Archiv von discourse.mafiasi.de vom Saturday September 21, 2019.

Efficient incremental backup of compressed files

11wiedema

tl;dr: Use gzip --rsyncable and be happy.

From time to time there are compressed files or archives laying around on your computer that you want to backup. For example, we have database dumps in SQL which are quite big, so we compress them. We are achieving a compression ratio of about 80% with gzip, so the dumps take only one fifth of their actual size.

But compressed files are not really suitable for incremental backups. Most of the compressed data typically changes completely even if the uncompressed data changes only slightly, especially if there are bytes deleted or inserted into the stream. Therefore the deltas become big and hence the incremental backup, too.

This effect comes from the 'adaptiveness' of compression algorithms, i.e. the output at the current state depends on the previous states. But gzip knows an option called --rsyncable. With this option gzip regularly resets its internal state and starts a new block. The reset probability at some state depends on the input, so gzip compresses the data into blocks that are chunked 'by the input data'. With this blocked compression smaller deltas can be computed for slightly differing data because only some compressed blocks differ and not the complete stream.

Wanna have some numbers?

Our database dump is about 3GB and the files always change between two backups but not much. Our changesets without --rsyncable are varying in the sizes between 500MB and 1.6GB. With --rsyncable the sizes drop to about 50MB. Likewise, the time to actually create the backup is cut in half.

7kraemer

lässt sich das mit pg_dump verbinden? Hast du ein Beispiel wie so ein Backupscript aussehen soll?

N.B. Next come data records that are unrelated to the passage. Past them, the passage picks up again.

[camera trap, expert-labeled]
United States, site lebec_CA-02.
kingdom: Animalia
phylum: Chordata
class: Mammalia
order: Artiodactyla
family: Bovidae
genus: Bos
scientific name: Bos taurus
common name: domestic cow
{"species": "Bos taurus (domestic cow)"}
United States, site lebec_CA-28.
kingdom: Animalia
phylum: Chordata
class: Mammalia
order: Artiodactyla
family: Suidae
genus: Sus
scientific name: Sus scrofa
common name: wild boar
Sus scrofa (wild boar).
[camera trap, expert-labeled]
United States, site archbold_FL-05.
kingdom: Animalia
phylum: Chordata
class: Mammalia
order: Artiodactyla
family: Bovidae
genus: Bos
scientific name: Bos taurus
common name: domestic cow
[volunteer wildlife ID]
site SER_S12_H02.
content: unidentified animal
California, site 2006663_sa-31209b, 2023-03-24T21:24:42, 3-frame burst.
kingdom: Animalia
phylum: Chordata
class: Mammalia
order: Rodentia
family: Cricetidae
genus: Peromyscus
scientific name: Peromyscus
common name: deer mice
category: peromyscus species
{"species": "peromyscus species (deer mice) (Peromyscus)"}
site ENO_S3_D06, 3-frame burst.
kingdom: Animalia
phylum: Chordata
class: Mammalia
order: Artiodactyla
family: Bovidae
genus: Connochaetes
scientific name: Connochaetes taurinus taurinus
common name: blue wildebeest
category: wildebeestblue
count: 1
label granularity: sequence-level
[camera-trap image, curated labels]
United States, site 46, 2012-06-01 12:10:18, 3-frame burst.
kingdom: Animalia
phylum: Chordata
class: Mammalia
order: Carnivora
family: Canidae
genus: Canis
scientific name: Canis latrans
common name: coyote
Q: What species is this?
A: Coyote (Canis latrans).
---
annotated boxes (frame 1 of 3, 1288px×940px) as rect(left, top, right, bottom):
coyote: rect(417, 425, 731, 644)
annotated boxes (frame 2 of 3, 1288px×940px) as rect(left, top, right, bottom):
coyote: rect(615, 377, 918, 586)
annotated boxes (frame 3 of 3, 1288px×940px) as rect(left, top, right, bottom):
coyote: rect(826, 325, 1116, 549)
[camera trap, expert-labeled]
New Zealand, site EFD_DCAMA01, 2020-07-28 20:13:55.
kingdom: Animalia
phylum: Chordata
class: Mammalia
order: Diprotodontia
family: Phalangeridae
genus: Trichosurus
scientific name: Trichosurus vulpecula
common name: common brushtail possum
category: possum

edit: ja, lässt sich einfach in gzip rein pipen:

pg_dump my_database | gzip --rsyncable > my_database.dump.gz

Nils

The following script does the database backups at our server, it gets the databases as arguments:

./dbbackup.sh database1 my_database2 ownDataBase3

The dumps are written to ./pgsql

#!/bin/bash

set -eo pipefail
trap 'echo A fatal error occurred during the pgsql backup' ERR

BACKUP_DIR="$( cd "$( dirname "${BASH_SOURCE[0]}" )" && pwd )"
PG_BACKUP_DIR="$BACKUP_DIR/pgsql"
mkdir -p $PG_BACKUP_DIR

echo Backing up PostgreSQL databases

cd /
sudo -u postgres pg_dumpall -g | gzip --best --rsyncable > "$PG_BACKUP_DIR/pg-globals.sql.gz" || echo Failed to backup pg-globals. Will continue
for DATABASE; do
    sudo -u postgres pg_dump -Z0 "$DATABASE" | gzip --best --rsyncable > "$PG_BACKUP_DIR/$DATABASE.sql.gz"  ||  echo Failed to backup $DATABASE. Will continue
done

echo PostgreSQL backup has been finished.